August 12, 2012
In this June 13, 2012 photo, a boy plays near a camp for people displaced by the 2010 earthquake in Port-au-Prince, Haiti. International donors pledged billions of dollars to help Haiti “build back better,” breaking its cycle of dependency. Yet 2 1/2 years later, the fruits of an ambitious reconstruction promise are hard to find.
Hardscrabble. That’s the only way to describe life in Haiti, where people still struggle to rebuild shattered lives 2 ½ years after the earthquake that wrecked Port-au-Prince, killed 220,000 and left a million homeless. As the Star’s Catherine Porter wrote in this weekend’s World Weekly section of the Star, money is tight and donors are fatigued. Haiti is in danger of becoming an afterthought.
Unlike some, Canada is well on track to deliver the more than $1 billion in aid we promised from 2006 through this year. Given Prime Minister Stephen Harper’s decision to pare back the overall aid budget, the follow-through on Haiti is commendable. Others have reneged. Of the $12 billion donors pledged in earthquake relief, Haitians have seen barely half.
Moreover, even innovative Canadian projects, such as the $20 million cleanup of Champ de Mars square in the capital where 5,000 families camped out, go only so far. Ottawa’s $500 subsidy to help them relocate is enough to cover this year’s rent in modest digs. Other elements of the program provide jobs and skills training. But as Porter reports, many wonder how they will fare when that lifeline runs out. Cheap, solid housing remains scarce and pricey. Hundreds of thousands are still living in flimsy shelter in camps. Former U.S. ambassador to Haiti Raymond Joseph calls that a “horrendous” situation that indicts policy-makers and donors alike.

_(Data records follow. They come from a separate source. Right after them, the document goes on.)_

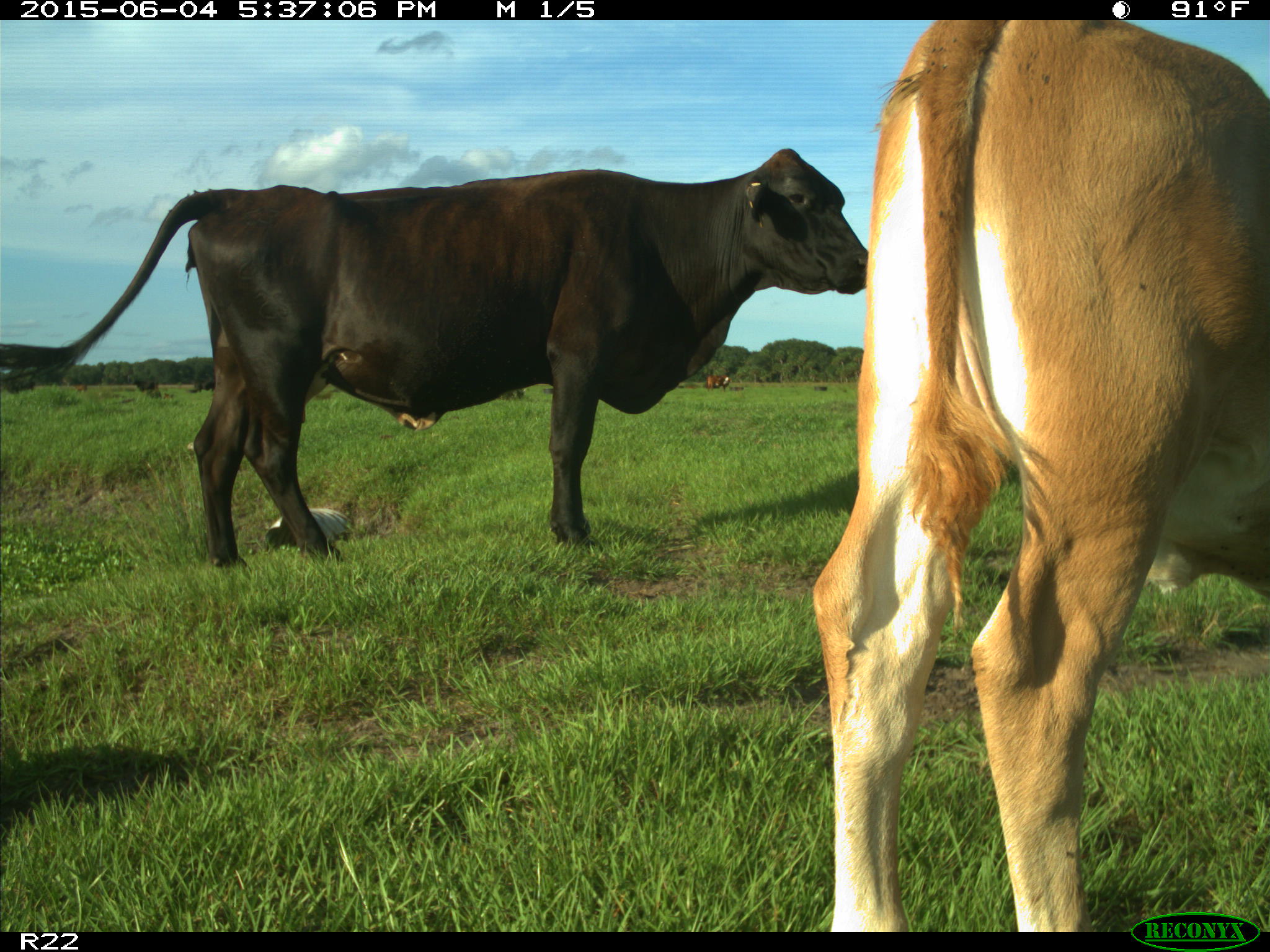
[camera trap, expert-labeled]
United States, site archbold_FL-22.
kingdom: Animalia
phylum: Chordata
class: Mammalia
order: Artiodactyla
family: Bovidae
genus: Bos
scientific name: Bos taurus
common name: domestic cow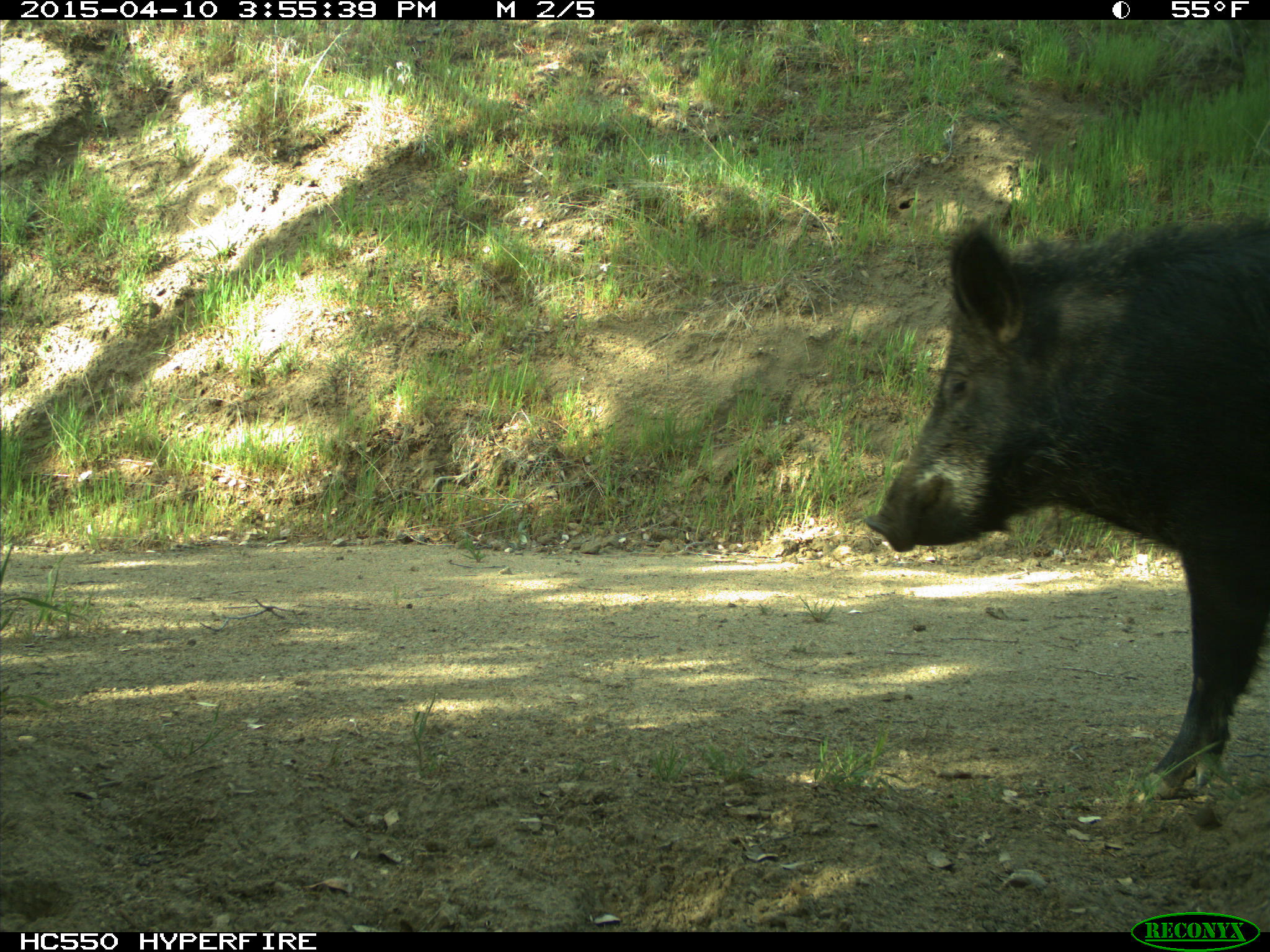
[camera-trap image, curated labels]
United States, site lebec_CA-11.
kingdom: Animalia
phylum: Chordata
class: Mammalia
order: Artiodactyla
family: Suidae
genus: Sus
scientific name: Sus scrofa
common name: wild boar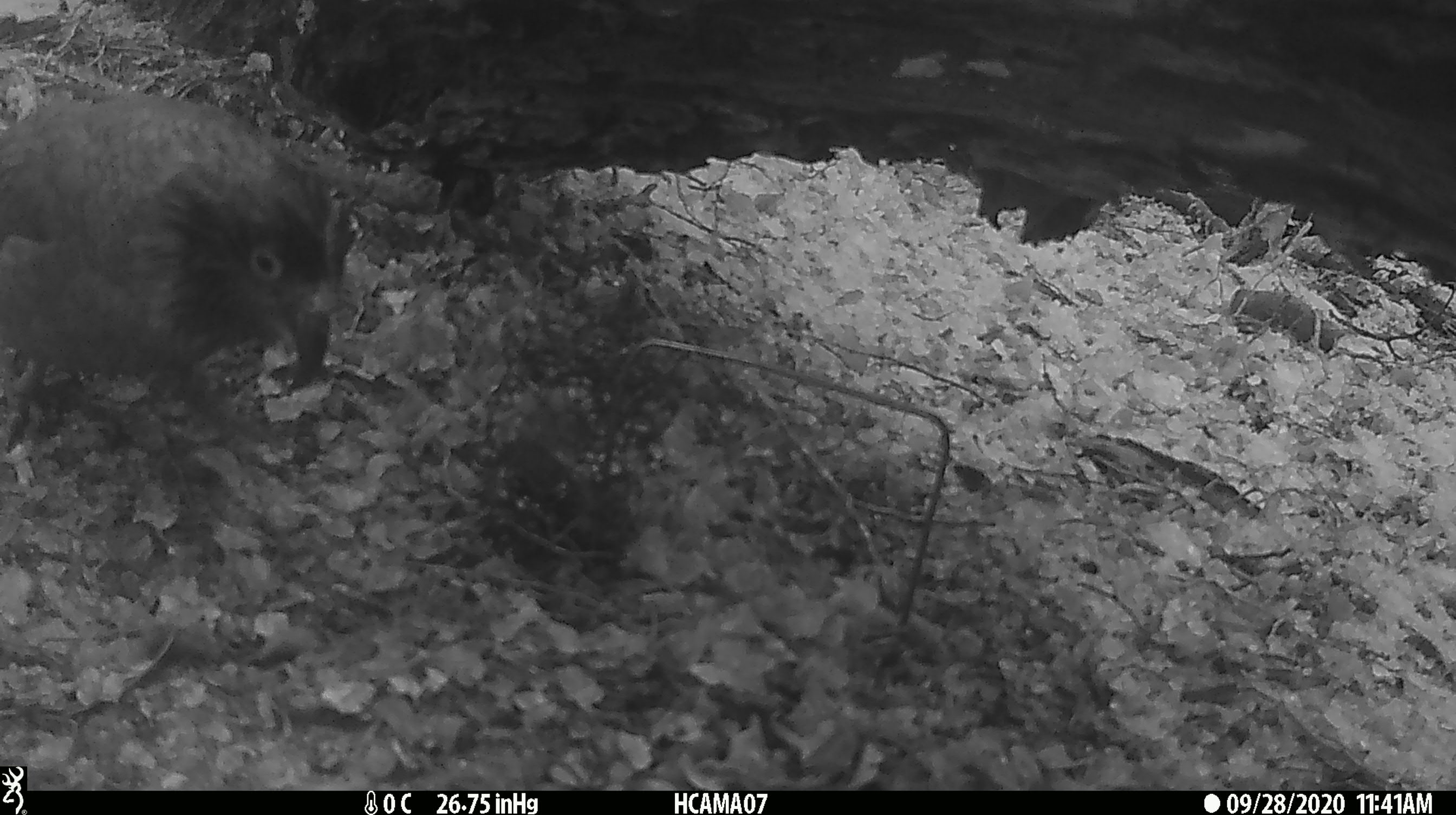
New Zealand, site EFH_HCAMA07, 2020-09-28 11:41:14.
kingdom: Animalia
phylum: Chordata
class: Aves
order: Psittaciformes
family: Strigopidae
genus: Nestor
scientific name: Nestor notabilis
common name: kea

What’s the take-away? First, that Canada has a residual responsibility to Champ de Mars families and others who may still need help next year. We should be prepared to extend another year’s rent as needed, rather than see people forced from their new homes. Second, at donors’ meetings Canadian officials should press the case for building new homes at a far faster rate, and for repairing damaged ones that are salvageable. That would provide much-needed jobs, along with more shelter. There’s an urgent need as well to rebuild hydro, ports, water and sewage lines, and other basics.
Finally, the Harper government has the credibility to remind the world that it promised to help Haitians “build back better” from catastrophe. Haitians are eager to do their part. But they can’t get far on just half a helping hand.